From the output you supplied, you appear to be using Python 3.6.0 from the python.org macOS binary installer.  Please read the ReadMe.rtf file for the installer which should have been displayed when you installed Python 3.6; a copy of it is also installed in /Applications/Python 3.6.  You can read it by double-clicking on the icon in the Finder or by entering the following shell command:

open "/Applications/Python 3.6/ReadMe.rtf"
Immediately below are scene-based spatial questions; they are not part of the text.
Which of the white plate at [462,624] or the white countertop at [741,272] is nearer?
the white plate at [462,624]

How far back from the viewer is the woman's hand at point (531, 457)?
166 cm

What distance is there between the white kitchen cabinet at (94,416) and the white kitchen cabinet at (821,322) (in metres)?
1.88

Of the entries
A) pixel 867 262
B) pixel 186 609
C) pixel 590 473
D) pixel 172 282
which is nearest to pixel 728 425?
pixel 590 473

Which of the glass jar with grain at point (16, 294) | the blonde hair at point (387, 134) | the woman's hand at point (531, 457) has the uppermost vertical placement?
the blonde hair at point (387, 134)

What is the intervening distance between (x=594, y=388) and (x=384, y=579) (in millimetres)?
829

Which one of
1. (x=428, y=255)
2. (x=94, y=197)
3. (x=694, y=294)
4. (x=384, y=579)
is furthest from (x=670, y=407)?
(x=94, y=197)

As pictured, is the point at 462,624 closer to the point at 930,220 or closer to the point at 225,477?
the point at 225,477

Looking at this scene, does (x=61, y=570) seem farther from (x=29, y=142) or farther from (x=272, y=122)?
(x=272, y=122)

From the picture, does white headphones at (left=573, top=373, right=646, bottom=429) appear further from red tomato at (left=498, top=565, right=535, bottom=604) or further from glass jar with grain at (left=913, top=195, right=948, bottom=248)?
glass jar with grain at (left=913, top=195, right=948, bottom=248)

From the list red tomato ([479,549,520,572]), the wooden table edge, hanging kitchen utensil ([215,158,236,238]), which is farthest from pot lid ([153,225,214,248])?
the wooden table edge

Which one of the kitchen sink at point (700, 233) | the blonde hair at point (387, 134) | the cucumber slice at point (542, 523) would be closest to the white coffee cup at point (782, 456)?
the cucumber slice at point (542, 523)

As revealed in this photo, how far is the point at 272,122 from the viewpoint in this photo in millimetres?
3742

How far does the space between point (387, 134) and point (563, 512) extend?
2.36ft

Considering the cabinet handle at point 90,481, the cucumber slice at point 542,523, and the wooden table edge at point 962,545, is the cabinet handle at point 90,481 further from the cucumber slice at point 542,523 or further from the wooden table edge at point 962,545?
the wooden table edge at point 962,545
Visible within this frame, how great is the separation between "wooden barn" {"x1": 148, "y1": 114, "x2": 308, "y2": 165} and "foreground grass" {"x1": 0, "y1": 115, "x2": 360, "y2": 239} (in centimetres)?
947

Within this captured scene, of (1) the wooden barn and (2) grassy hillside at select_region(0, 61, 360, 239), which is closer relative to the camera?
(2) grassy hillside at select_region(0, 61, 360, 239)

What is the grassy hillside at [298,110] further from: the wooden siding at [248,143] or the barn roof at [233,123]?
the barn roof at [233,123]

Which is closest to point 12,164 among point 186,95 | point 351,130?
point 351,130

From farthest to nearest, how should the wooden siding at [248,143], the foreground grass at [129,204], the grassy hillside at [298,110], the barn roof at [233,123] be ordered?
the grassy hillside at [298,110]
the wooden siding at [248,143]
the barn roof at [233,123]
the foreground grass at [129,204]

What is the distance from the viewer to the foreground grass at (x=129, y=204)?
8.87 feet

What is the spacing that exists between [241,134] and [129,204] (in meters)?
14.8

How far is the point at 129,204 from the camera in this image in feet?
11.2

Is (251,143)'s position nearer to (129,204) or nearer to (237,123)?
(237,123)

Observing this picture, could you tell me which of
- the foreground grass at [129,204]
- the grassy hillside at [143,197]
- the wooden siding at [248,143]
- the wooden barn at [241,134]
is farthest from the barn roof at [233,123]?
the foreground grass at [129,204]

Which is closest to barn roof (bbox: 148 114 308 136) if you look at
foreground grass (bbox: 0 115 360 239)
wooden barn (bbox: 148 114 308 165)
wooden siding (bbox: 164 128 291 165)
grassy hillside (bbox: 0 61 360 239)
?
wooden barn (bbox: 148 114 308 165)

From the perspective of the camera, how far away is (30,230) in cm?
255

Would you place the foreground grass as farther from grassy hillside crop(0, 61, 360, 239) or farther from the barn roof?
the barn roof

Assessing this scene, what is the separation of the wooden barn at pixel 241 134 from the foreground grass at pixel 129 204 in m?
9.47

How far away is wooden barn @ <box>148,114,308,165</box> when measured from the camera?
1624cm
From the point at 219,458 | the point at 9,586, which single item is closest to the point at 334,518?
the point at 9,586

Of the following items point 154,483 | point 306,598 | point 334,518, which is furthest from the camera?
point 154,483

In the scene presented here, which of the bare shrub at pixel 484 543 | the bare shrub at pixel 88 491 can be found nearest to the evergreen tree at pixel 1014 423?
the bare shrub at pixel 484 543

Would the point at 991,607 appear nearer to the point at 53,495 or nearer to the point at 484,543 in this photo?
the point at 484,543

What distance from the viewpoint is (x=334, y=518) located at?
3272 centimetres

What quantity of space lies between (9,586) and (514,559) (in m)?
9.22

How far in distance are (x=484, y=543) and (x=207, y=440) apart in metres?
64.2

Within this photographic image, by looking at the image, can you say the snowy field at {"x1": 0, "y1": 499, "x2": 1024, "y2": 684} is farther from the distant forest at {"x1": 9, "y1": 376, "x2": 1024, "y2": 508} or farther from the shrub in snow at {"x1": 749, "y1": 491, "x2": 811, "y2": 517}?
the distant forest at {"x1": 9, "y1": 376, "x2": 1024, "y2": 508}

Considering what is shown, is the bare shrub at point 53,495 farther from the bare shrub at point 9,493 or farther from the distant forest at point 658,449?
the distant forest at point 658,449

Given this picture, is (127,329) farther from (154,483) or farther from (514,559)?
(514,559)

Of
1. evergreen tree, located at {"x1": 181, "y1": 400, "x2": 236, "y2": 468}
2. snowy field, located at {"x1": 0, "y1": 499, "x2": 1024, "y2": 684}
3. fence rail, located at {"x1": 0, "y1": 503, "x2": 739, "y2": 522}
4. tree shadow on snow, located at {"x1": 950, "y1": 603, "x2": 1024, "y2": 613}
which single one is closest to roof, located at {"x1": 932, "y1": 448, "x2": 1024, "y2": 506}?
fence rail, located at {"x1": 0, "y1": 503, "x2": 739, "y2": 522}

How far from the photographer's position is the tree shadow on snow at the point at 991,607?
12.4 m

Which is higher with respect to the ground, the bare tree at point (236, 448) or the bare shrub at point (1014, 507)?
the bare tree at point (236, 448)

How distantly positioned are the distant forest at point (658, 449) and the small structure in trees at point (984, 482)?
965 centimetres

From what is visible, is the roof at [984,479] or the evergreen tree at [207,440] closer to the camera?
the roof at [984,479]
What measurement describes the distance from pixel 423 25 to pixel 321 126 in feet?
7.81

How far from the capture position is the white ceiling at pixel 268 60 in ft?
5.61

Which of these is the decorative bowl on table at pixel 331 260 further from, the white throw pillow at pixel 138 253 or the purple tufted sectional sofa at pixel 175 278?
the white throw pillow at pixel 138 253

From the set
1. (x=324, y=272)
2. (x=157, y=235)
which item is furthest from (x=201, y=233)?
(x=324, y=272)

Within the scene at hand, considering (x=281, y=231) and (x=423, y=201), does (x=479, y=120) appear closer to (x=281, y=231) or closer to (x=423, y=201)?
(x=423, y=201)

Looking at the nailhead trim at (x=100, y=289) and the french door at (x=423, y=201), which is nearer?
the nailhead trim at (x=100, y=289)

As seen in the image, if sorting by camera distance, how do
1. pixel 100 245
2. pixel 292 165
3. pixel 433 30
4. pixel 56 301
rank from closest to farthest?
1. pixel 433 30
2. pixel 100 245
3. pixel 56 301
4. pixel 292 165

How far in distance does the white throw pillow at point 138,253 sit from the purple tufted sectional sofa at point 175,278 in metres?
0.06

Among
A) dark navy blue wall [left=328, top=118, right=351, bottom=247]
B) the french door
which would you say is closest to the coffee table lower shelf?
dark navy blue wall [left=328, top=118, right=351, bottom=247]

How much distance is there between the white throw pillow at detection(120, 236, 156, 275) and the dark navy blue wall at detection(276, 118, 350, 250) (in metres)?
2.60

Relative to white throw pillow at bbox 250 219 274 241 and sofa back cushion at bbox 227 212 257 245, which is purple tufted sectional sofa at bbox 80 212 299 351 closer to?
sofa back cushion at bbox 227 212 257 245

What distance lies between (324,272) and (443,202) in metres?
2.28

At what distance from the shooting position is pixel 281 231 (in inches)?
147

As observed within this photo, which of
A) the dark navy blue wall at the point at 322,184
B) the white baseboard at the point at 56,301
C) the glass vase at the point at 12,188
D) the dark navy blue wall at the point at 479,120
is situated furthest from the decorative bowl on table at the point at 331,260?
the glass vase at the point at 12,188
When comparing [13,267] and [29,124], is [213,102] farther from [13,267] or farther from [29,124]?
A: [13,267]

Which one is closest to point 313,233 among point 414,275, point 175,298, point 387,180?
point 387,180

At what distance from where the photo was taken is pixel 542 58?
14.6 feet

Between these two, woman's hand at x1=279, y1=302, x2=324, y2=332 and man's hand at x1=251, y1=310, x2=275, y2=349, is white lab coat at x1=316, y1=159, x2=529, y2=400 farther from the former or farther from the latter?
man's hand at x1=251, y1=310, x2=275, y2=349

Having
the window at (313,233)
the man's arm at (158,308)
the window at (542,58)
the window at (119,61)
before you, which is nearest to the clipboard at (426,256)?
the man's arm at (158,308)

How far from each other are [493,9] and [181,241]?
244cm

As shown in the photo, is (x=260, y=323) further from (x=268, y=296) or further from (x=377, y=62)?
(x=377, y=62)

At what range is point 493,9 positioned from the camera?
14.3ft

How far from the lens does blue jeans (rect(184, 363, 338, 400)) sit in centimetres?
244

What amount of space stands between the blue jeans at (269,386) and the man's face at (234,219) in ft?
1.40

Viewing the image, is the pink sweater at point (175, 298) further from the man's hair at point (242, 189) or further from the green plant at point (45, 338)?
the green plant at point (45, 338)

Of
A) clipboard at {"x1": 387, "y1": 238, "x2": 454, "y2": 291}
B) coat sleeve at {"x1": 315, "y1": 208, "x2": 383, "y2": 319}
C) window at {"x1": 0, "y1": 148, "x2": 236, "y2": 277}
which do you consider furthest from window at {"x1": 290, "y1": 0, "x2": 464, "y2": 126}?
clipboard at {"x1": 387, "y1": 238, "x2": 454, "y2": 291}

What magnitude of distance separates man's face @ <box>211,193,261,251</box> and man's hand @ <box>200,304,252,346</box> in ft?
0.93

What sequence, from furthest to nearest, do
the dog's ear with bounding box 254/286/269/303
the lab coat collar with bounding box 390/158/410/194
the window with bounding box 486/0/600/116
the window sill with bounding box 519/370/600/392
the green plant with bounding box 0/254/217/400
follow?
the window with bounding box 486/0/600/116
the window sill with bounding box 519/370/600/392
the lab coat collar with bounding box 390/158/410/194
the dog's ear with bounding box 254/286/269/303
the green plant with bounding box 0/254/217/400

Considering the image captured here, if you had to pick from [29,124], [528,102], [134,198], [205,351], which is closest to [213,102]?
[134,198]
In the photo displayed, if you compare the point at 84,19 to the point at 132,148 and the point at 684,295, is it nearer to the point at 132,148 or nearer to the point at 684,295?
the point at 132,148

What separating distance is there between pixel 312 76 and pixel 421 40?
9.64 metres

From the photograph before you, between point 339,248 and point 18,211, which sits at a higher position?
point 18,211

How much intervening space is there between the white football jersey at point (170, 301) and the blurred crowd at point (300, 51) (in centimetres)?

In it, the section on "Certificate verification and OpenSSL" notes that, as of the 3.6.0 installer, the Python supplied no longer links with the deprecated Apple-supplied system OpenSSL libraries but rather supplies a private copy of OpenSSL 1.0.2 which does not automatically access the system default root certificates.  "For 3.6.0, a sample command script is included in /Applications/Python 3.6 to install a curated bundle of default root certificates from the third-party certifi package (https://pypi.python.org/pypi/certifi).  If you choose to use certifi, you should consider subscribing to the project's email update service to be notified when the certificate bundle is updated."  You can run the command script by double-clicking on it or by entering the shell command:

open "/Applications/Python 3.6/Install Certificates.command"

If necessary, you can adapt the script for other options rather than using the certifi-supplied bundle.  For later releases, other standard options will likely be provided.

I don't understand your comment that using the system openssl command doesn't work, e.g. "openssl s_client -connect www.python.org:443".  The output you supply appears to show it working as expected.  But, in any case, that's not relevant to the Python 3.6 usage as different OpenSSL versions and libraries are being used.

Also note that this description only applies to the Python 3.6 supplied by the python.org macOS installer.  mscOS Pythons supplied by third-party distributors likely link with each distributor's version of OpenSSL and follow their root certificate policies.